BY RUTH HILL R.N.

A fitting theme for Nurses Week in 2021 is “Frontline Warrior ” to honor the challenges the CCP (Wuhan virus) brought to our country. This article will mention a few of the leaders in nursing who continue to advocate for safe, equal, access to health care.

Florence Nightingale pioneered the groundbreaking practice instituted by Ignaz Semmelweis, a 19th-century Hungarian doctor. During an experiment in a Vienna hospital’s maternity ward Semmelweis discovered the wonders of the now-basic hygienic practice as a way to stop the spread of infection in 1847. Nightingale considered the home, to be a crucial site for disease-preventing interventions. This was the place where most people contracted and suffered from infectious diseases. (The same is true today: in Wuhan’s coronavirus outbreak, around 75-80% of transmissions were reportedly in family clusters).

Nightingale transformed nursing into the disciplined, compassionate profession that it is today. She suffered severe disapproval from her father and family who viewed her need to help the sick as degrading and beneath her station in life. It can be an arduous task to appreciate the difficulty of a woman who chooses to be cut off from her family. Woman of stature were to be a wife and mother. Undeterred she persisted and went on to win renown recognition for her discipline and cleanliness in caring for the British soldiers during the Crimea War. She started the first school for training nurses.

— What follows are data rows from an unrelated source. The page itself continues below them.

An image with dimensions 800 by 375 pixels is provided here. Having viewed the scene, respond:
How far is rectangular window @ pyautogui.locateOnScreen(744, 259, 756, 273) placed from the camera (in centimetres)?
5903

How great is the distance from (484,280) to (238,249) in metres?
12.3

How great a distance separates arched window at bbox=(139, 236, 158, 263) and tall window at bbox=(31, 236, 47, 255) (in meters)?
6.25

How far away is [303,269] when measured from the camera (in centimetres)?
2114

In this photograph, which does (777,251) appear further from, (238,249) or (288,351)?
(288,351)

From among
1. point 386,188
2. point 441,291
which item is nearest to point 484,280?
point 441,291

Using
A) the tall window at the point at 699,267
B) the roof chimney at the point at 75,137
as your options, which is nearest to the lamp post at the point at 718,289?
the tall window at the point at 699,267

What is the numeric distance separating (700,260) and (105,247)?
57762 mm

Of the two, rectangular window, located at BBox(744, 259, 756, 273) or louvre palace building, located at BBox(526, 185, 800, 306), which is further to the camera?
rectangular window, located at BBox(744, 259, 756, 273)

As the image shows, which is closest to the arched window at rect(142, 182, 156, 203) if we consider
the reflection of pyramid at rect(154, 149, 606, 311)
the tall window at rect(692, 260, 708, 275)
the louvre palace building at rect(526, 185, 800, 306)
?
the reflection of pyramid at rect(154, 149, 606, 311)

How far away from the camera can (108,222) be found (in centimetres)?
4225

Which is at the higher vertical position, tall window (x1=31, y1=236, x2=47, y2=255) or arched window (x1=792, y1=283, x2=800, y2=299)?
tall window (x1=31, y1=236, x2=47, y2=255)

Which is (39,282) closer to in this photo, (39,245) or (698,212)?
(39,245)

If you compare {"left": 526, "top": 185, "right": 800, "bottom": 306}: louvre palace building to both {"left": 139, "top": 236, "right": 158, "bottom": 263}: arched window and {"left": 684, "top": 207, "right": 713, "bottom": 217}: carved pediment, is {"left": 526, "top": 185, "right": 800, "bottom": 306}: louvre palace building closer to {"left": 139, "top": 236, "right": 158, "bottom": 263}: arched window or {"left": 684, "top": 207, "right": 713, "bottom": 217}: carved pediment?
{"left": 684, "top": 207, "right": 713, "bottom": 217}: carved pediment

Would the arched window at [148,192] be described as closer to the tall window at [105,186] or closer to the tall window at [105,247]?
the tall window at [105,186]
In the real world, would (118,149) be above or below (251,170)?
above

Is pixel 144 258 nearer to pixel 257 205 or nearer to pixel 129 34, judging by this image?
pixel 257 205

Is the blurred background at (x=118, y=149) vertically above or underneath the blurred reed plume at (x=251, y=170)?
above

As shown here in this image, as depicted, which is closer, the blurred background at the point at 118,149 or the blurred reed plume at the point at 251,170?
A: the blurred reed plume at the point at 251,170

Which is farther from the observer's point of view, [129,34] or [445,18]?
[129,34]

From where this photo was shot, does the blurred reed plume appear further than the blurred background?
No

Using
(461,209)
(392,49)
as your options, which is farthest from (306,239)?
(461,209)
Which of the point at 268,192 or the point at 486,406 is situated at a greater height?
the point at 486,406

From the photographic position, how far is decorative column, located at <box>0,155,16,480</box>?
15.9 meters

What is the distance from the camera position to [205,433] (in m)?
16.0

Clara Barton, “The Angel of the Battlefield,” witnessed the sad state of battle-weary soldiers in Washington, D.C., during the Civil War. She lobbied in 1862 for permission to take bandages and other supplies to a battlefield hospital after the Battle of Cedar Mountain in Northern Virginia. From then on, she traveled with the Union Army. Barton also founded The American Red Cross.

It was a nurse, while on assignment in the Peace Corp, that devised a way to deliver sterile fluids intravenously to sick patients in Africa. It was Roxana Reyna who combined different types of wound dressings to promote healing and keep the tissue clean and stable until surgery could be performed. Reyna’s discovery was used on children born with their intestines outside the abdomen.

It took a nurse, Mary Brown Rathbun, a cannabis advocate, to push the California legislators into passing the first state law that legalized medical marijuana. Rathbun foresaw the coming chaos of states required to add a new diagnose to the law every year. Her efforts led to the inclusion of two sentences in the law that ensures physicians not legislators decide the medical need for marijuana/cannabis into the future as the cannabis science changes.

It took Alice O’Leary Randall to form the Alliance for Cannabis Therapeutics, a lobbying group, in 1976, formed to secure medical access from the federal government for her husband to use marijuana for his glaucoma. Nurse innovators like Mary Lynn Mathre and Al Byrne, transformed the Alliance into a non-profit educational organization called “Patients Out of Time.”

The National Commission of State Boards of Nursing’s extensive research into the endocannabinoid system led to the development of standards of practice for patients using cannabis. While the American Medical Association continues to ignore the science behind the endocannabinoid system castigating 33 million users as illegal drug users, nurses are the pioneers educating on safe use.

Nurses don their infection control outfit of gown, mask, gloves, shield for ten minutes as they provide care, only to discard it all and don it again for the next patient. Over and over with sweat pouring down her brow she compassionately denies a woman entry to say goodbye to her dying spouse. With trepidation she jabs you with an experimental drug knowing there is no true informed consent. She cannot reveal the many health professionals who refuse to be “vaccinated.”

The American Cannabis Nurses Association, an organization that prioritizes educating nurses to become coaches for patients on safe use was started in 2015. In the footsteps of Florence Nightingale, today’s nurses are innovating, implementing, and influencing health policy in America. Hug your warrior today.